**REQUIRED TASK**
Copy these lines word for word.

**SUPPLIED MATERIAL**
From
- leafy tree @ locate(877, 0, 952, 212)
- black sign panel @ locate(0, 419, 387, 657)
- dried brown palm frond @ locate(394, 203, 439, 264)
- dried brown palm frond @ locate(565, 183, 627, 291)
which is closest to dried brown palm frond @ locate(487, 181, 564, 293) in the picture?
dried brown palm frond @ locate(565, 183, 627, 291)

**SOLUTION**
From
- leafy tree @ locate(877, 0, 952, 212)
- black sign panel @ locate(0, 419, 387, 657)
- dried brown palm frond @ locate(394, 203, 439, 264)
- dried brown palm frond @ locate(565, 183, 627, 291)
which is closest to dried brown palm frond @ locate(487, 181, 564, 293) in the picture?
dried brown palm frond @ locate(565, 183, 627, 291)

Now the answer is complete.